Si une espèce peut vous faire croire à la réincarnation, ce sont les chiens de l'Inde. Crasseux, pelés, décharnés, malades, couverts de puces et de tumeurs. Les femelles aux tétons perpétuellement gonflés vous renvoient en face le cycle maudit de la reproduction. Dans une ruelle d'Agra, un commerçant jette à la meute indifférente un rat crevé.  Leurs hurlements le soir, quand les clans grognent sur les plus faibles, vous font craindre leur univers de violence. 

Pour changer des chiens, voici une vache, un vieux mâle épuisé, au poil blond, avec une superbe bosse velue mais une corne cassée, qui pendouille. 


Privilège

Ce 4x4 noir sans plaque mais avec un fanion du BJP (le parti au pouvoir) fait s'écarter tout le monde avec sa sirène dans les avenues de Jhansi. Jhansi, non-ville d'un nombre indéterminé d'habitants à la corne de l'Uttar Pradesh. Devant la gare, quelqu'un a eu l'idée d'installer des lettres lumineuses proclamant: I❤JHANSI, mais s'il y a un endroit sur terre que dans aucun délire je ne me sens capable d'aimer, c'est Jhansi. (Certes, je n'ai sillonné que le quartier de la gare).


Collectionneur

Sriram est un collectionneur. La soixantaine un peu massive, moustache teinte, il s'assied à côté de moi sur le banc près du grand temple et s'emploie à pallier ma solitude. Lui la craint apparemment depuis la mort de sa femme car il lui faut trois girlfriends. Il m'en montre les photos (il y en a plus de trois). Il vit à Chennai, est guérisseur et pratique 14 disciplines: l'acupuncture, le massage, la thérapie par la lumière, par l'énergie, par les couleurs. Il n'est plus sûr des autres (mais il y en a 14). Il s'intéresse aux religions. Il est hindouiste, d'où sa présence au temple, mais il se retrouve dans la devise du Bouddha : "Be good, do good" (Jésus n'aurait pas dit mieux). Il imite très bien les appels de plusieurs oiseaux, mâles et femelles. Et comme je lui fait remarquer que trois amies doit représenter bien du travail, il fait un geste qui dit: "Que veux-tu?". Mais quelle est la plus grande qualité chez une petite amie? Pas un instant de doute: "la fidélité". Je le salue quand il s'apprête à partir et il corrige ma prononciation: le a de Sriram doit vibrer à l'intérieur du crâne et il répète avec des variations "Ram, Ram", comme une incantation. 


Toujours plus

Jadis, on ajoutait des bras aux dieux, quatre ou six, seize s'il fallait, et des têtes aux démons.

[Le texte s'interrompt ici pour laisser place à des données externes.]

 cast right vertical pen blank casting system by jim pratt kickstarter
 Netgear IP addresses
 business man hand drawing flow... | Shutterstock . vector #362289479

Aujourd'hui, sur les camions, en plus de peindre sur toutes les faces des frises, des mantras, des animaux mythiques et des conseils de prudence ("Use dipper at night", "Please honk", "Don't honk", "Pledge not to honk"), on ajoute des longs pompons derrière, qui fouettent l'air comme la queue d'un éléphant. Sur les voitures on ajoute des barres chromées au pare-chocs arrière. Pour l'intérieur du véhicule, comme c'est la fête nationale, achetez à un enfant au carrefour un drapeau en plastique pour votre tableau de bord (s'il ne colle pas trop ce n'est pas grave). Ou plantez dans un interstices de la carrosserie un de ces drapeaux orange fluorescent en l'honneur de Ram (et du premier ministre), qu'on a apparemment distribué par millions.

A Agra, on met par ailleurs des manteaux aux chèvres (pas toutes).


Conclusions définitives 


1. L'Inde est une bombe climatique. Partout on construit des métros, des rocades, des autoroutes (sans doute pour cause d'année électorale, ou en prévision de la réunion du G20 de l'année dernière). La ville continue à aspirer la population de la campagne, au point où l'agriculture commence à manquer de bras... oui, en Inde ! Pour accéder à l'économie marchande, au plastique, à la moto, et pourquoi pas la voiture. 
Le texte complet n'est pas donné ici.